MATERIAL SUPPLIED start

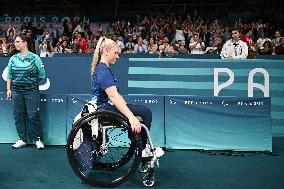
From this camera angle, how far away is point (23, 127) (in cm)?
535

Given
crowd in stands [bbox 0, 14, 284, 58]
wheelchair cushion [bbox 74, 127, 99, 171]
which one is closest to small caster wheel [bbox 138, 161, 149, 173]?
wheelchair cushion [bbox 74, 127, 99, 171]

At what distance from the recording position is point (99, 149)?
13.0ft

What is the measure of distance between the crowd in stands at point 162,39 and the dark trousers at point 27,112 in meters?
3.80

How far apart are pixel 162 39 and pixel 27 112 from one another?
21.3 feet

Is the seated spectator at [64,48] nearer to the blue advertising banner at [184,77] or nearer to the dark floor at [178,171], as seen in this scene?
the blue advertising banner at [184,77]

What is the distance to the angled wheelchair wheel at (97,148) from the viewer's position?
3512 millimetres

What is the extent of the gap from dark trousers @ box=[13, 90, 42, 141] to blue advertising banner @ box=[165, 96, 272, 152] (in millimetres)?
1651

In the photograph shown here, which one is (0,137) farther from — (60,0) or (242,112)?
(60,0)

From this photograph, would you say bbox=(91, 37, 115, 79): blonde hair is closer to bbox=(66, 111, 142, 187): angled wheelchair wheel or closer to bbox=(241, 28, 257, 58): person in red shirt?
bbox=(66, 111, 142, 187): angled wheelchair wheel

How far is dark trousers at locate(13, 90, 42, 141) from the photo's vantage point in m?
5.22

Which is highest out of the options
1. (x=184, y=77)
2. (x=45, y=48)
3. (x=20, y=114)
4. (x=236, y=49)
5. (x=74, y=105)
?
(x=45, y=48)

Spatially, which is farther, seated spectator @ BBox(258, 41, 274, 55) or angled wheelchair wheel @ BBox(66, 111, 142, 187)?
seated spectator @ BBox(258, 41, 274, 55)

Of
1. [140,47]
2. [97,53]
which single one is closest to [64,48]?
[140,47]

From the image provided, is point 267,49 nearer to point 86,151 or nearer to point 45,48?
Result: point 45,48
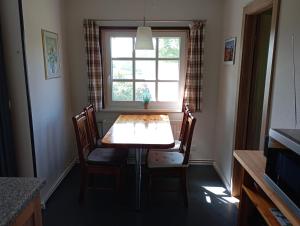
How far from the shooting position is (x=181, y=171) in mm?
2500

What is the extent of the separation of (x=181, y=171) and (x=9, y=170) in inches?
63.9

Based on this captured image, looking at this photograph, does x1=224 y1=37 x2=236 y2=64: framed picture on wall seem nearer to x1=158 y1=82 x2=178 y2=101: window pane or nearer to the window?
the window

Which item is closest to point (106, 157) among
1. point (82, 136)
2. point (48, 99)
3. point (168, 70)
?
point (82, 136)

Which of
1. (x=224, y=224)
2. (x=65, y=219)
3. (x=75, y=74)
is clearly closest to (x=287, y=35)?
(x=224, y=224)

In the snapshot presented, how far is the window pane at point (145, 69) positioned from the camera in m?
3.40

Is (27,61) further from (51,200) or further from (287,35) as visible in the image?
(287,35)

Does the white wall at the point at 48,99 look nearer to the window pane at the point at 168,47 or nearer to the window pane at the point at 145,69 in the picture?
the window pane at the point at 145,69

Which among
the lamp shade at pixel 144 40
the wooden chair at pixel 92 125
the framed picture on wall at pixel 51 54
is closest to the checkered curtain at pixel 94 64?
the wooden chair at pixel 92 125

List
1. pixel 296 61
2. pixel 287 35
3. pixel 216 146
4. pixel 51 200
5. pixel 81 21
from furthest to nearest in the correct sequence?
pixel 216 146 → pixel 81 21 → pixel 51 200 → pixel 287 35 → pixel 296 61

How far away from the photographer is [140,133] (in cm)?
253

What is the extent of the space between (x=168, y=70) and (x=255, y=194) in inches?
84.3

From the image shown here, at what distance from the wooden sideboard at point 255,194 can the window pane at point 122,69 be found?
6.87ft

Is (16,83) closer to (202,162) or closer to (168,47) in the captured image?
(168,47)

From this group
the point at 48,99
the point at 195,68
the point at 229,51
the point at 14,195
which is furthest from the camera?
the point at 195,68
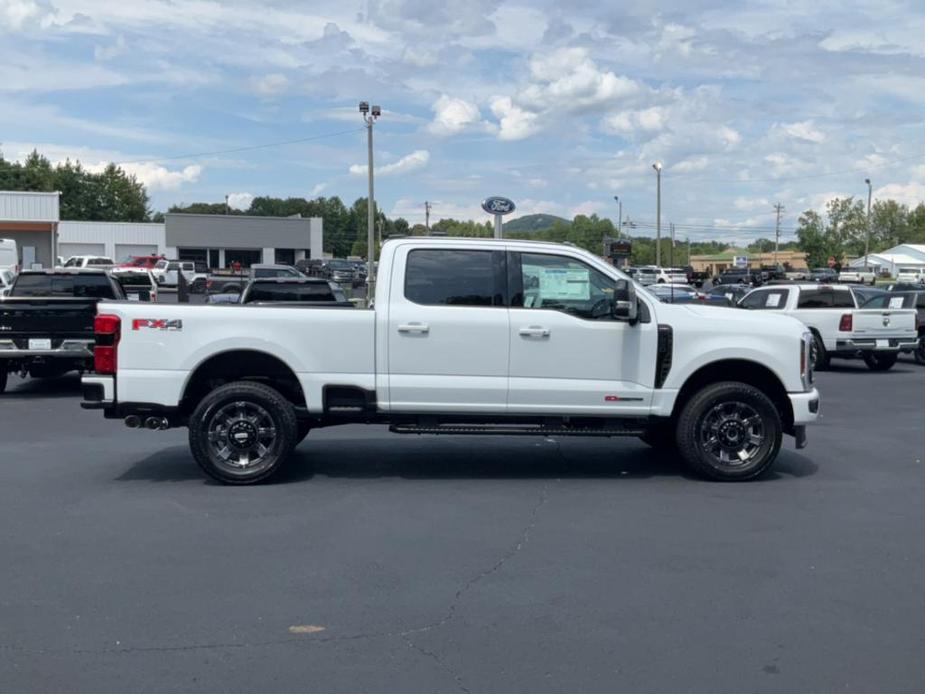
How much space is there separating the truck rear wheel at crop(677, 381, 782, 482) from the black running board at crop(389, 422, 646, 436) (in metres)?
0.49

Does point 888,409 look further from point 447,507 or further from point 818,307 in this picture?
point 447,507

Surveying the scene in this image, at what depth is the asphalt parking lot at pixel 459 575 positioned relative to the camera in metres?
4.87

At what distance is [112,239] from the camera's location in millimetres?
81250

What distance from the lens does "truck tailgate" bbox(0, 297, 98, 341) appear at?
14.4m

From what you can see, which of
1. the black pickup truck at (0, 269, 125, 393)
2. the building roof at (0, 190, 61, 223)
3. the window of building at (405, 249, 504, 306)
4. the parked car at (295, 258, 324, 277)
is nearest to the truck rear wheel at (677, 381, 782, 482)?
the window of building at (405, 249, 504, 306)

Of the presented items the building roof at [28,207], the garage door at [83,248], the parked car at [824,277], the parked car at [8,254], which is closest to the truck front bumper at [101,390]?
the parked car at [8,254]

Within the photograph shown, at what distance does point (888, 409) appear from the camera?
14.6m

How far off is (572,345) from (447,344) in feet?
3.49

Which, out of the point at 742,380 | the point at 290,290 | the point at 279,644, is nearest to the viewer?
the point at 279,644

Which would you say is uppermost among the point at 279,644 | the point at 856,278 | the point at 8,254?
the point at 856,278

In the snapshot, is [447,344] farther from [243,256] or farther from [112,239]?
[112,239]

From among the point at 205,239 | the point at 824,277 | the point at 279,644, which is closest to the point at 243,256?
the point at 205,239

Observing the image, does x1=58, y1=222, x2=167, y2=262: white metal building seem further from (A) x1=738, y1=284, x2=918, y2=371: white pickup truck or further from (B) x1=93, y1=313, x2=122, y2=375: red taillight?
(B) x1=93, y1=313, x2=122, y2=375: red taillight

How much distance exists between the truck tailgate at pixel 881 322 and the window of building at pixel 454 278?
43.9 feet
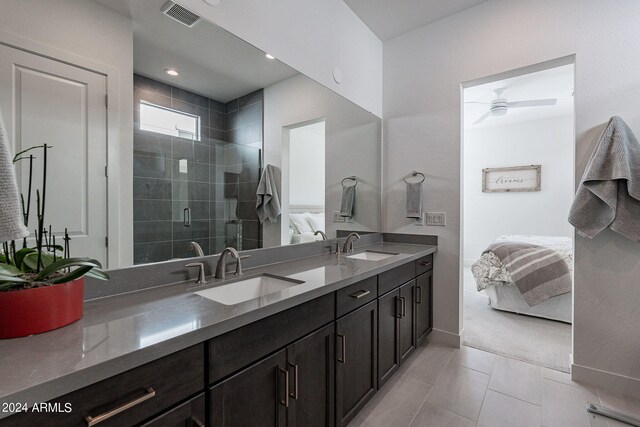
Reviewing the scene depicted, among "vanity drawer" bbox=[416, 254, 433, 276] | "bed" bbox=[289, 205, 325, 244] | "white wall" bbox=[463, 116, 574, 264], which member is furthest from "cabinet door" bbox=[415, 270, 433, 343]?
"white wall" bbox=[463, 116, 574, 264]

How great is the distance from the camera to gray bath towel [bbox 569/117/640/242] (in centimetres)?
171

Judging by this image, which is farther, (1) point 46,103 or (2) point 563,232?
(2) point 563,232

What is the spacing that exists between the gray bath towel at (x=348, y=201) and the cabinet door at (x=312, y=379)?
51.6 inches

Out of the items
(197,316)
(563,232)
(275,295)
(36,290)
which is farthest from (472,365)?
(563,232)

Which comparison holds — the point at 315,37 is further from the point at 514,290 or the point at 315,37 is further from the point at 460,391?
the point at 514,290

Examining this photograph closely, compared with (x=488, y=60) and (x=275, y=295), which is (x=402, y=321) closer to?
(x=275, y=295)

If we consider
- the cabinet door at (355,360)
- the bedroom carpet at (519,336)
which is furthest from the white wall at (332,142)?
the bedroom carpet at (519,336)

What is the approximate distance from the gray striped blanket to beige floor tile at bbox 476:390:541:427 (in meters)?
1.52

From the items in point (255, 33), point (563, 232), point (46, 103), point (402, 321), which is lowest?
point (402, 321)

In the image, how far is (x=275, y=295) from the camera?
3.63ft

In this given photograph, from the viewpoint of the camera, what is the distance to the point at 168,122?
1.30 metres

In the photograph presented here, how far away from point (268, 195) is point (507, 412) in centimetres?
193

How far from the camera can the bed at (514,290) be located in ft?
9.52

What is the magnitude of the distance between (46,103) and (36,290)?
66 centimetres
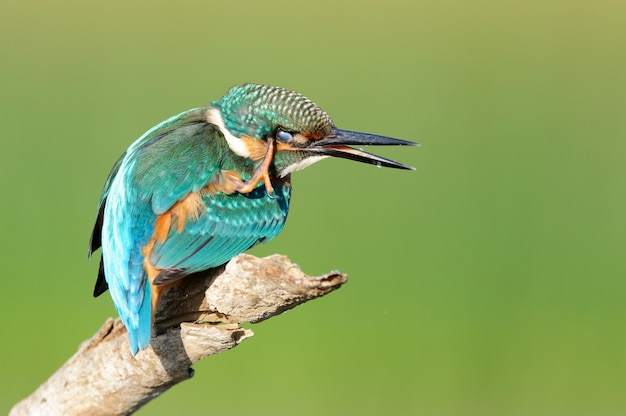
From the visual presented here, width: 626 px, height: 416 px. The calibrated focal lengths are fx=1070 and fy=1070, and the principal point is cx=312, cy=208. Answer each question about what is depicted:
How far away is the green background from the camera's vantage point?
15.6 ft

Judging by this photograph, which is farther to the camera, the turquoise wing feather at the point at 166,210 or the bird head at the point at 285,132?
the bird head at the point at 285,132

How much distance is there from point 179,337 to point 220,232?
35 centimetres

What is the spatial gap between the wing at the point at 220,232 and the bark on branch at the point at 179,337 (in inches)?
2.9

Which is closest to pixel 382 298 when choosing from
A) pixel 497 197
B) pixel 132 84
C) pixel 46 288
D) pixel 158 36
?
pixel 497 197

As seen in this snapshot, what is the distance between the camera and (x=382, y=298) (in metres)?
4.93

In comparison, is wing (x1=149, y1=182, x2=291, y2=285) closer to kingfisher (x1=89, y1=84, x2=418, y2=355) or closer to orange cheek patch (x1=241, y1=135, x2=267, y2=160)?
kingfisher (x1=89, y1=84, x2=418, y2=355)

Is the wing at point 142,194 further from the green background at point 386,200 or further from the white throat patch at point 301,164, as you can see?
the green background at point 386,200

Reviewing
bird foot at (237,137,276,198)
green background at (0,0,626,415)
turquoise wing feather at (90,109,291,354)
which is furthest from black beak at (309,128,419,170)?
green background at (0,0,626,415)

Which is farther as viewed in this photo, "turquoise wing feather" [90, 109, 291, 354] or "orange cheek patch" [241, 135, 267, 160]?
"orange cheek patch" [241, 135, 267, 160]

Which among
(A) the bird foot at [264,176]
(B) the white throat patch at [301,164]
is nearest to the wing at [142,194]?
(A) the bird foot at [264,176]

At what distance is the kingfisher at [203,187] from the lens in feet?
9.32

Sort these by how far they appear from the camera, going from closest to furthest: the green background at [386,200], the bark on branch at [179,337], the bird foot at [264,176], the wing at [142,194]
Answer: the bark on branch at [179,337]
the wing at [142,194]
the bird foot at [264,176]
the green background at [386,200]

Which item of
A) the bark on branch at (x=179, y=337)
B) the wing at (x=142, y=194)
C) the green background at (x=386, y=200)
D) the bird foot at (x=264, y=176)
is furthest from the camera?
the green background at (x=386, y=200)

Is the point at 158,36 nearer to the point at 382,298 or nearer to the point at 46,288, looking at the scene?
the point at 46,288
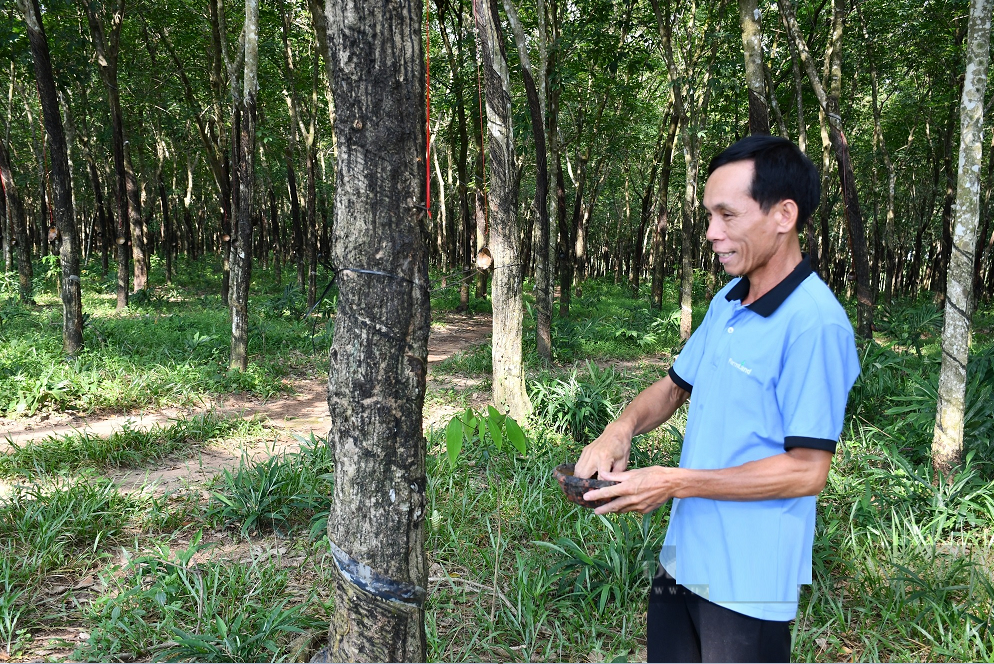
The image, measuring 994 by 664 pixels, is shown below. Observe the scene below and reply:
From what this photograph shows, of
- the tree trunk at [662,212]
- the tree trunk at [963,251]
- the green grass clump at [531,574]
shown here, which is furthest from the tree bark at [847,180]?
the green grass clump at [531,574]

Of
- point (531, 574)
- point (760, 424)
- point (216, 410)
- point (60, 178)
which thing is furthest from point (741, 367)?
point (60, 178)

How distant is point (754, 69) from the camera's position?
A: 5.16 meters

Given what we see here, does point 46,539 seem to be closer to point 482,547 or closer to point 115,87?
point 482,547

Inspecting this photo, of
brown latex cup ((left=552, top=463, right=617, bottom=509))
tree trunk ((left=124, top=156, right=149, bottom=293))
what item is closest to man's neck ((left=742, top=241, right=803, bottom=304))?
brown latex cup ((left=552, top=463, right=617, bottom=509))

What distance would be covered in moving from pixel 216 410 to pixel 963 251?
681 cm

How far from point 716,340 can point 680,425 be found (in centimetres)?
442

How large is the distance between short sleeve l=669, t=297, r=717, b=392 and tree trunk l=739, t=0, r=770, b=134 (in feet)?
13.3

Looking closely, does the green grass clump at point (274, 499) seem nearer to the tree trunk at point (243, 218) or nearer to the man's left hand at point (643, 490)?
the man's left hand at point (643, 490)

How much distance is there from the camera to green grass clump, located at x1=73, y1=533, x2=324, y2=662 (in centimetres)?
274

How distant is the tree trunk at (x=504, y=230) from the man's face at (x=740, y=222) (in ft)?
13.4

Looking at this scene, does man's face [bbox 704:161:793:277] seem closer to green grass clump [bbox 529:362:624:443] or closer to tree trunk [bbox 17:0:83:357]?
green grass clump [bbox 529:362:624:443]

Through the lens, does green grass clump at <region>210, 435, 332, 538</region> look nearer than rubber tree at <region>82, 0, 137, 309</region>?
Yes

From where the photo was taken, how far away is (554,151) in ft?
32.6

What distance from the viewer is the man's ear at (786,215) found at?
4.64ft
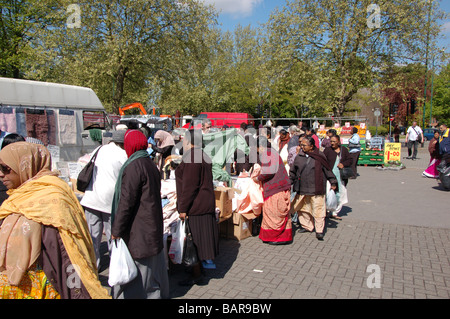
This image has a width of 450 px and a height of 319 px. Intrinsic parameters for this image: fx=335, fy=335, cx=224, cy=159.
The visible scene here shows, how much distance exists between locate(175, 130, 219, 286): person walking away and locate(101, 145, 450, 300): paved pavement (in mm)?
421

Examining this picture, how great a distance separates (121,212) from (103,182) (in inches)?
51.0

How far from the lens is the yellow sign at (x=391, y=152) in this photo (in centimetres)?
1617

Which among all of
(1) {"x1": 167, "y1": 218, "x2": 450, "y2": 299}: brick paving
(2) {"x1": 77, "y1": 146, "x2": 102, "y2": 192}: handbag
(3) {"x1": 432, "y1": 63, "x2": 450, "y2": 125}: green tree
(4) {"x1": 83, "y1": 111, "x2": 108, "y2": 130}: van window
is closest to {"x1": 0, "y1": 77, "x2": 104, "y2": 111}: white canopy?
(4) {"x1": 83, "y1": 111, "x2": 108, "y2": 130}: van window

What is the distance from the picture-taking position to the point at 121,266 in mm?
3156

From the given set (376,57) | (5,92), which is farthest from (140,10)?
(376,57)

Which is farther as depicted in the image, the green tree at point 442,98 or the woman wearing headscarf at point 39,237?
the green tree at point 442,98

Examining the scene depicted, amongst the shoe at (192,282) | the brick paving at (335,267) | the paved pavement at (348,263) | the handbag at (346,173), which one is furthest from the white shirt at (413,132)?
the shoe at (192,282)

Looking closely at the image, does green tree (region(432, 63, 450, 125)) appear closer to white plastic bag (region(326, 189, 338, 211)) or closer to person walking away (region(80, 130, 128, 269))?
white plastic bag (region(326, 189, 338, 211))

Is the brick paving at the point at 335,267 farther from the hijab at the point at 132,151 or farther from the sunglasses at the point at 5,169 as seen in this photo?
Answer: the sunglasses at the point at 5,169

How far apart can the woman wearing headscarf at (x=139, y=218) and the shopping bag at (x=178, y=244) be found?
0.94 metres

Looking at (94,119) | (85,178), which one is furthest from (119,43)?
(85,178)

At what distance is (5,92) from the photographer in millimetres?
8727

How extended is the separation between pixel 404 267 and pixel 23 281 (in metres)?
4.84

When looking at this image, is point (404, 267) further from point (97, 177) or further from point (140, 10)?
point (140, 10)
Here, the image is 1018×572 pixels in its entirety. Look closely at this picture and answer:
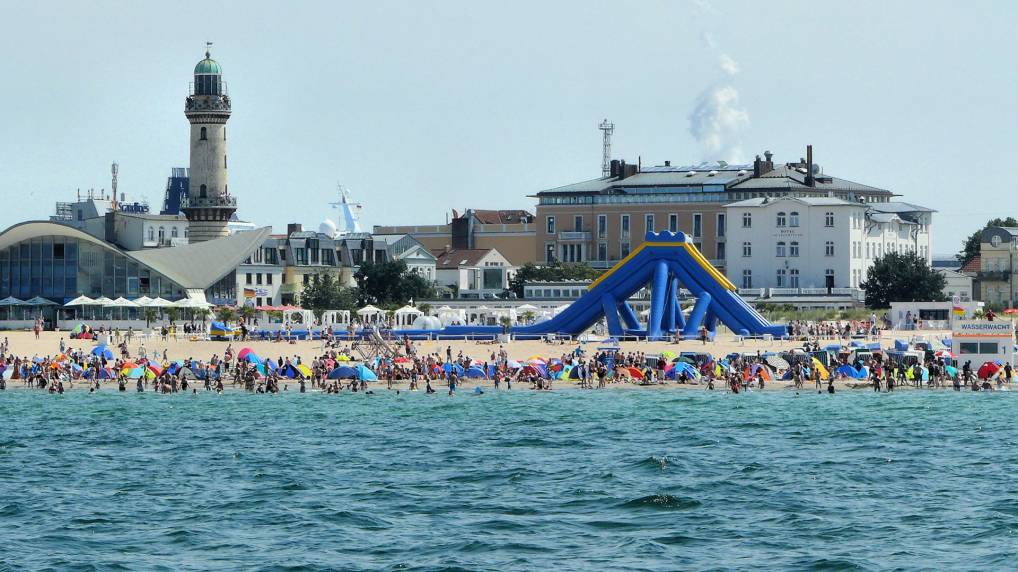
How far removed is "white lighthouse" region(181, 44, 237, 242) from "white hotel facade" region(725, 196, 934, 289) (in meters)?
32.7

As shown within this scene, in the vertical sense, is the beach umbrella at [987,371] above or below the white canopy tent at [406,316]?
below

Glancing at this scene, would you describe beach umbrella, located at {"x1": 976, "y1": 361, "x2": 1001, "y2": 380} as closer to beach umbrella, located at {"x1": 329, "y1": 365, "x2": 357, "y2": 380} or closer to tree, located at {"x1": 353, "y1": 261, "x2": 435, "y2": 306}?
beach umbrella, located at {"x1": 329, "y1": 365, "x2": 357, "y2": 380}

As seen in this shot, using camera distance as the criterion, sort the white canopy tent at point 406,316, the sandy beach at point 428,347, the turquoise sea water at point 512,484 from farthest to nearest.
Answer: the white canopy tent at point 406,316
the sandy beach at point 428,347
the turquoise sea water at point 512,484

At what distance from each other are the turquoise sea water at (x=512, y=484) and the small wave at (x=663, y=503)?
0.24 ft

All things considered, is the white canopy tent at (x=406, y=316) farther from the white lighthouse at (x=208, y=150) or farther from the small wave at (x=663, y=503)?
the small wave at (x=663, y=503)

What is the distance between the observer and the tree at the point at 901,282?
100562mm

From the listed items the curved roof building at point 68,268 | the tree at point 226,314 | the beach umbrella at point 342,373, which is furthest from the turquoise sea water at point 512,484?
the curved roof building at point 68,268

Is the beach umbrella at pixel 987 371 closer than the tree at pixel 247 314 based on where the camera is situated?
Yes

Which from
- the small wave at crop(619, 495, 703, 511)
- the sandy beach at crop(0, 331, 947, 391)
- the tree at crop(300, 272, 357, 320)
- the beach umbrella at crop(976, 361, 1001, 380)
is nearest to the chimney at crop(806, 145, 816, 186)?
the tree at crop(300, 272, 357, 320)

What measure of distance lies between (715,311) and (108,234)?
55298 millimetres

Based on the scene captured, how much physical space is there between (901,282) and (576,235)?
3253 cm

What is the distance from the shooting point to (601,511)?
116ft

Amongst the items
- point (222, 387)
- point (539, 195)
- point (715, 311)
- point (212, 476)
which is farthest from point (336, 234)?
point (212, 476)

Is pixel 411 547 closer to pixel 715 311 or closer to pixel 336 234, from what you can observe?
pixel 715 311
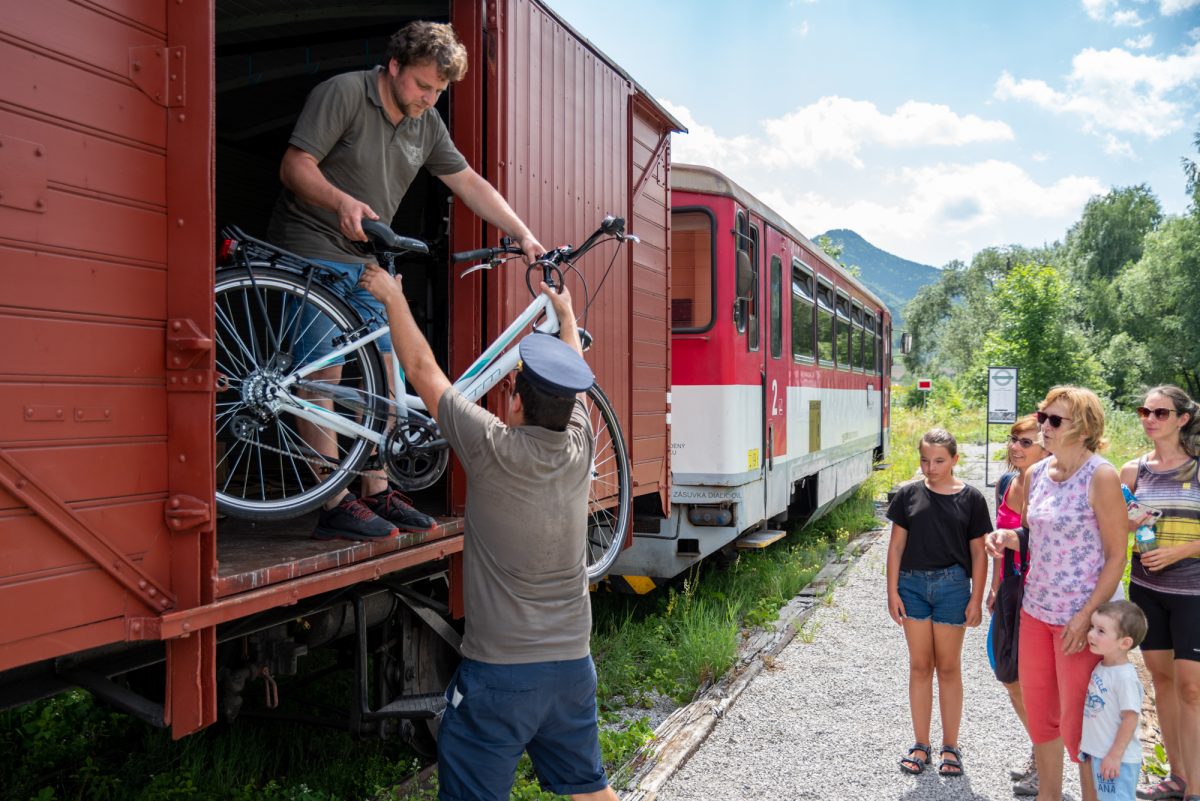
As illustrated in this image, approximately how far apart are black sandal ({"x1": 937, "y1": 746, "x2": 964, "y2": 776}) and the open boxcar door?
3360 mm

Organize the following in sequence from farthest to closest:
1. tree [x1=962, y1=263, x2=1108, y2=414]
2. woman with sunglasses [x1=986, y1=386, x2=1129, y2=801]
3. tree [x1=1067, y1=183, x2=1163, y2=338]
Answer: tree [x1=1067, y1=183, x2=1163, y2=338], tree [x1=962, y1=263, x2=1108, y2=414], woman with sunglasses [x1=986, y1=386, x2=1129, y2=801]

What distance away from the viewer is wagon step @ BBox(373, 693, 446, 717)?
3.33 m

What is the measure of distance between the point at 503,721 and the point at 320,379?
132 cm

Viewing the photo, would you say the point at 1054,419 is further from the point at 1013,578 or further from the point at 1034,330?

MATERIAL SUPPLIED end

Repeat word for word every line from the one that holds "Organize the following" to the end. Both ends count.

Organize the following in sequence from farthest to closest:
1. tree [x1=962, y1=263, x2=1108, y2=414]
2. woman with sunglasses [x1=986, y1=386, x2=1129, y2=801]
3. tree [x1=1067, y1=183, x2=1163, y2=338]
Answer: tree [x1=1067, y1=183, x2=1163, y2=338], tree [x1=962, y1=263, x2=1108, y2=414], woman with sunglasses [x1=986, y1=386, x2=1129, y2=801]

What distance away from the viewer is wagon step @ BBox(373, 693, 446, 717)?
3.33 m

What is the measure of distance between the point at 503,721 and the point at 320,379?
132 cm

Viewing the photo, would you say the point at 1054,419 is further from the point at 1013,578 or further from the point at 1034,330?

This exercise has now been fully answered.